The Detroit Institute of Arts has announced that it has raised enough to satisfy its $100 million commitment to the "grand bargain" struck as part of the city's bankruptcy settlement.
Under the agreement, DIA pledged to make payments of $5 million a year for twenty years, augmenting the $366 million pledged by twelve private foundations and $350 million from the state of Michigan to help cover the bankrupt city's pension obligations. However, the museum was able to negotiate accelerated payment schedules from many donors that will enable it to exceed its annual commitment of $5 million in the first five years, earning it a 6.75 percent "present value" discount on those payments. While pledges to the museum's share of the grand bargain currently total roughly $90 million, DIA board chair Eugene A. Gargaro, Jr. told the Detroit Free Press that the present value of the funds the museum has raised — the funds themselves plus their interest-earning potential over time — equals $100 million. The state similarly contributed $195 million upfront to the grand bargain, the equivalent, after interest, of $350 million over twenty years.

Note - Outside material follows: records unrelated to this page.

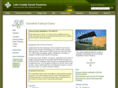greenbeltculturalcenter.com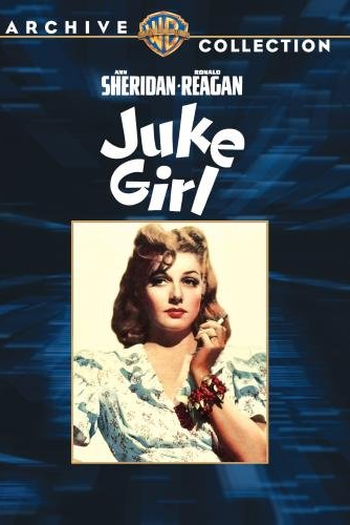  de Filme Pés Inquietos (1942)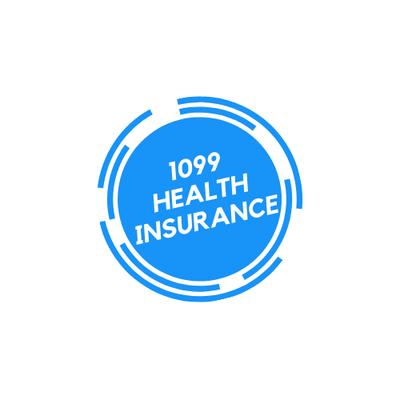 1099 Health Insurance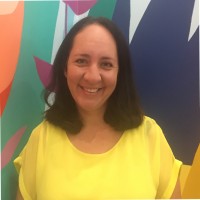 Capral Aluminium Employee Carla Mort's profile photo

Announced less than a year ago, DIA's commitment to raise $100 million toward the deal was greeted by supporting pledges of $10 million from the Ford Motor Company Fund, $6 million from the Chrysler Group, and $5 million each from General Motors and the GM Foundation, among other donations. Immediately after the closing of the deal in December, the museum made its first payment of $5 million to the Foundation for Detroit's Future, which is administered by the Community Foundation for Southeast Michigan. Looking ahead, the museum will focus on raising roughly $275 million in new endowment funds over the next eight years to ensure its long-term viability.
"We're thrilled that our generous donors have helped us reach our goal so quickly," Gargaro said in a statement. "Not only have many longtime donors come through for us, but many new donors, including those from outside Michigan, have also given generously. We want to thank everyone who helped us fulfill this commitment that will benefit Detroit’s pensioners and safeguard the museum’s collection for generations to come."